Ryan Gosling has done it again. Project Hail Mary, the Phil Lord and Christopher Miller adaptation of Andy Weir's sci-fi novel, opened this weekend to a stunning 95% on Rotten Tomatoes and a respectable 78 on Metacritic.
The film, written by Drew Goddard (who also adapted Weir's The Martian), follows Gosling as Ryland Grace, a schoolteacher-turned-astronaut who wakes up alone on a spaceship with no memory of how he got there - or why he's humanity's last hope.
Critics are calling it the rare intelligent blockbuster that doesn't condescend to its audience. "It's cerebral without being cold, spectacular without being stupid," wrote one reviewer. "Exactly the kind of movie studios claim audiences don't want anymore."
And yet here we are: a $190 million original sci-fi film - not a sequel, not a remake, not based on a comic book - crushing it with both critics and early audiences.
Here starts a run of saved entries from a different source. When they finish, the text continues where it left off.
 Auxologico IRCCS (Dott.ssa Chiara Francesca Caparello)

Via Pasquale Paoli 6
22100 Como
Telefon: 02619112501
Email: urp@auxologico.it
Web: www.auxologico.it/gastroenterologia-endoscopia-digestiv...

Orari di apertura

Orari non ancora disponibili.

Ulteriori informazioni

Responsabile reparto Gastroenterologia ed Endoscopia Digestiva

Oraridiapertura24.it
The theater I saw it in was packed on a Thursday night. People stayed through the credits. You could hear actual gasps during the third act.
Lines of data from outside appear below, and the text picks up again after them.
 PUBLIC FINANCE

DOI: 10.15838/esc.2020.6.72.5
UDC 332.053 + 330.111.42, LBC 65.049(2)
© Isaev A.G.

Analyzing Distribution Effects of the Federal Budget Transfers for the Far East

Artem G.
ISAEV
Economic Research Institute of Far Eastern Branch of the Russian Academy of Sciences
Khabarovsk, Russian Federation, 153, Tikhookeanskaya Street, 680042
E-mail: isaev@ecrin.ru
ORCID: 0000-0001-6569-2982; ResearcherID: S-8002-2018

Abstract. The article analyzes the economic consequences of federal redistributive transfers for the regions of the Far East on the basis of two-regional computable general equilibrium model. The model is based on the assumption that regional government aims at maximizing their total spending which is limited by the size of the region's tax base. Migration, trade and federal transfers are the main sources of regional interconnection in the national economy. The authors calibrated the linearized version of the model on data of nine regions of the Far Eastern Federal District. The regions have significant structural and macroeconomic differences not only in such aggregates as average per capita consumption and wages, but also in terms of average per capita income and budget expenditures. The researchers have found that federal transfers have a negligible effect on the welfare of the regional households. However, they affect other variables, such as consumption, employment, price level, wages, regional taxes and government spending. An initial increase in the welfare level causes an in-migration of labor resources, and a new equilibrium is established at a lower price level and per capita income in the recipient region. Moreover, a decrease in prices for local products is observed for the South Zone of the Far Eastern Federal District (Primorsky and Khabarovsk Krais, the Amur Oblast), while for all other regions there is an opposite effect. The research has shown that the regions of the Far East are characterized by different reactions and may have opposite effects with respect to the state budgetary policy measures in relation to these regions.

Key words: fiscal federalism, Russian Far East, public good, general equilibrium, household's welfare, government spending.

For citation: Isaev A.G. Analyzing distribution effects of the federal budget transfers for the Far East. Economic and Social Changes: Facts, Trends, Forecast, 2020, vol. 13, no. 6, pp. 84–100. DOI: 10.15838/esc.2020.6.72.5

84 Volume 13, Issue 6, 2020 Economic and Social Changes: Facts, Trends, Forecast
What makes Project Hail Mary work is the same thing that made The Martian work: it trusts us. It doesn't dumb down the science. It doesn't feel the need to explain every single thing three times. Lord and Miller understand that audiences can follow complex ideas if you just present them clearly and keep the momentum going.
Gosling, for his part, carries the film with the same effortless charm he brought to Barbie and The Fall Guy. He's become Hollywood's most reliable leading man - the guy who can do comedy, drama, action, and science fiction without ever feeling like he's slumming it or playing down to the material.